Correcting many errors

This term I’m happy to be lecturing error correcting codes, particularly because I’ve now cleared up a misconception I somehow managed to develop in my undergraduate days about the relationship between the Hamming and Shannon theories of coding.

Let $C \subseteq \mathbf{F}_2^n$ be a code (not necessarily linear). For $x,y \in \mathbf{F}_2^n$ let $d(x,y)$ be the number of positions in which $x$ and $y$ have different entries; this is the Hamming distance between $x$ and $y$. Let $d(C)$ denote the minimum Hamming distance between two elements of $C$.

When $C$ is used as a code in the Hamming setup of nearest neighbour decoding, we can guarantee to correct up to $e$ errors, where $e = \lfloor (d-1)/2 \rfloor$. (For the balls of radius $r$ about different $x,y \in C$ are disjoint if and only if $2r < d(C)$.) If each bit is corrupted with probability $p$ then a typical codeword is corrupted in $pn$ places when it is transmitted. So it might seem that to have any hope of communicating reliably when $p$ is near to $1/2$, we need $d(C)$ to be near to $n$. However one of the Plotkin bounds says that if $d > n/2$ then

$|C| \le \frac{2d}{2d-n} \le 2d \le 2n$

so such codes are necessarily rather small. Indeed, $|C| \le 2$ if $d > 3n/4$. So the Plotkin bound shows that whenever $p \ge 3/8$, it is impossible to reliably communicate using codes given by the Hamming setup, except by using a trivial two-word codebook.

On the other hand, Shannon’s Noisy Coding Theorem says that it is possible to communicate reliably at any rate $R < 1 - H(p)$, where $H(p) = -p \log p - (1-p) \log (1-p)$ is Shannon's entropy function. (All logs in this post are to base $2$ of course.) I won't try to define rate here, but it is certainly the case that if a code $C \subseteq \mathbf{F}_2^n$ can be used to communicate reliably at rate $R$, then $|C| \ge 2^{nR}$. This seems to contradict what was just said.

The resolution to the paradox is that the high-rate codes whose existence is guaranteed by Shannon's Noisy Coding Theorem do not satisfy the Hamming criterion of high minimum distance. Hamming’s criterion makes a code proof against an adversary who chooses errors to cause us maximum inconvenience. In the Shannon setup all we need is good performance on average. The usual proof of Shannon’s Noisy Coding Theorem uses a randomly chosen code of size about $2^{nR}$. Such a code will (with high probability) contain many pairs of codewords at distance about $pn$; the critical, and surprising, point is that with random errors, it is not particularly likely that applying $pn$ errors to a codeword will move it significantly closer to any of the other codewords. So on average, we still decode correctly.

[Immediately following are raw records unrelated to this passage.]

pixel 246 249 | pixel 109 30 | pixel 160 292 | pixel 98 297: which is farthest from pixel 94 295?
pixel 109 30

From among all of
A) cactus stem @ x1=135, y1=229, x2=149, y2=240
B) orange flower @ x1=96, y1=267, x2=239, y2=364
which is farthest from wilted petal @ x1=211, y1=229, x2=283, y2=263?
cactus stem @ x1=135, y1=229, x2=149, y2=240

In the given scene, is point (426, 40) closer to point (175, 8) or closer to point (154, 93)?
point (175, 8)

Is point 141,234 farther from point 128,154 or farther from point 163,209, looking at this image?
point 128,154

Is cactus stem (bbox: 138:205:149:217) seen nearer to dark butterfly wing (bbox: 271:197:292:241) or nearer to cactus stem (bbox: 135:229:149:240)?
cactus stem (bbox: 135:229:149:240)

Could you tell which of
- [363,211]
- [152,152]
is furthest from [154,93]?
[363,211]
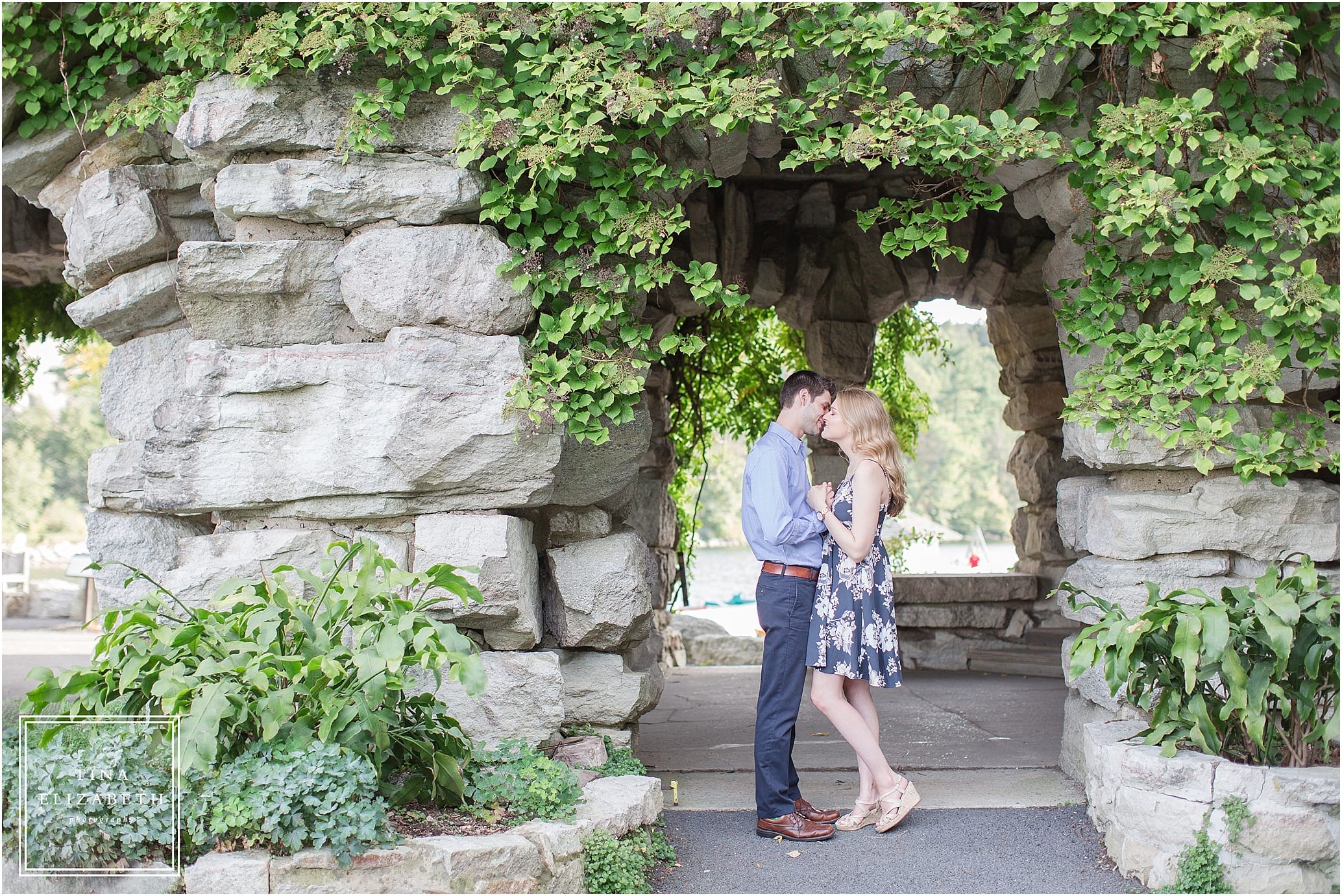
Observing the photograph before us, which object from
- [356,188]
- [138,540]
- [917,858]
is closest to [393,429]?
[356,188]

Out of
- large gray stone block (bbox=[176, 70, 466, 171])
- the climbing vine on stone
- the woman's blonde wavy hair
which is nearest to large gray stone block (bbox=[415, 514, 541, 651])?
the climbing vine on stone

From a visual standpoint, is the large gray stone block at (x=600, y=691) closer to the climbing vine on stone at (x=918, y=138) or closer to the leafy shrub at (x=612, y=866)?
the leafy shrub at (x=612, y=866)

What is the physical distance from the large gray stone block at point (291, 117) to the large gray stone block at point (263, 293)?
0.34 metres

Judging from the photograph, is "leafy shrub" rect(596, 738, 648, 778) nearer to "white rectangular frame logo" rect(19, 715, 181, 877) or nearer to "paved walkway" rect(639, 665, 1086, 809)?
"paved walkway" rect(639, 665, 1086, 809)

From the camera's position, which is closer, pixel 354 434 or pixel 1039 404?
pixel 354 434

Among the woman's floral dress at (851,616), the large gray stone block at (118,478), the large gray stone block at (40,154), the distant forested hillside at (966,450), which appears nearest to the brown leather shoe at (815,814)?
the woman's floral dress at (851,616)

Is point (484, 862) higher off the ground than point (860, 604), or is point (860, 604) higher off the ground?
point (860, 604)

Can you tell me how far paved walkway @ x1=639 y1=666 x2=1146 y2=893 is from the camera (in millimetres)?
3061

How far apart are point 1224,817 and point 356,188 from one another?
3.24 meters

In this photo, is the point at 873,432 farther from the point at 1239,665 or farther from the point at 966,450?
the point at 966,450

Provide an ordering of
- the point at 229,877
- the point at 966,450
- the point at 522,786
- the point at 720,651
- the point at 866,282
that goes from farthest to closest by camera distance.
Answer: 1. the point at 966,450
2. the point at 720,651
3. the point at 866,282
4. the point at 522,786
5. the point at 229,877

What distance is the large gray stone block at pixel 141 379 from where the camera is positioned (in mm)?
4008

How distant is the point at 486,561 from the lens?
338 centimetres

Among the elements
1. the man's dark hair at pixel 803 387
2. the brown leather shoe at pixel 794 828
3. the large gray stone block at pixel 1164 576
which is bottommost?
the brown leather shoe at pixel 794 828
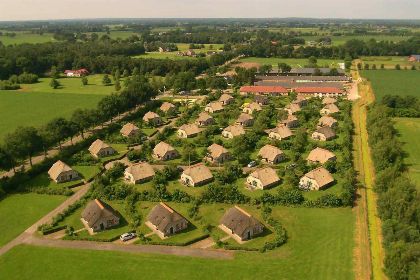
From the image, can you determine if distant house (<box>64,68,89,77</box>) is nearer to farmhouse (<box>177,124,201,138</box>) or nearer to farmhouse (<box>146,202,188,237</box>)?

It’s convention to draw pictures of Hamming balls as circles on the blackboard. With this mental picture, the `critical point’ above is far from intuitive. Instead one should perhaps imagine $\mathbb{F}_2^n$ as a huge amorphous cloud with movement possible in a bewildering number of directions. (Two steps in the direction return you to where you started, but moving at random, you’ll hardly ever make them!) Given two points $A$ and $B$ in $\mathbb{R}^2$ at distance $1$, and walking distance $1$ from $A$, the probability you finish nearer to $B$ than $A$ is $1/3$ (since in the unit circle on $A$, the angle subtended by the perpendicular bisector of $AB$ is $2\pi/3$). If instead $A$ and $B$ are at distance $pn$ in $\mathbb{F}_2^n$, where $n$ is large, then after walking distance $pn$ from $A$, the probability you finish nearer to $B$ than $A$ is negligible.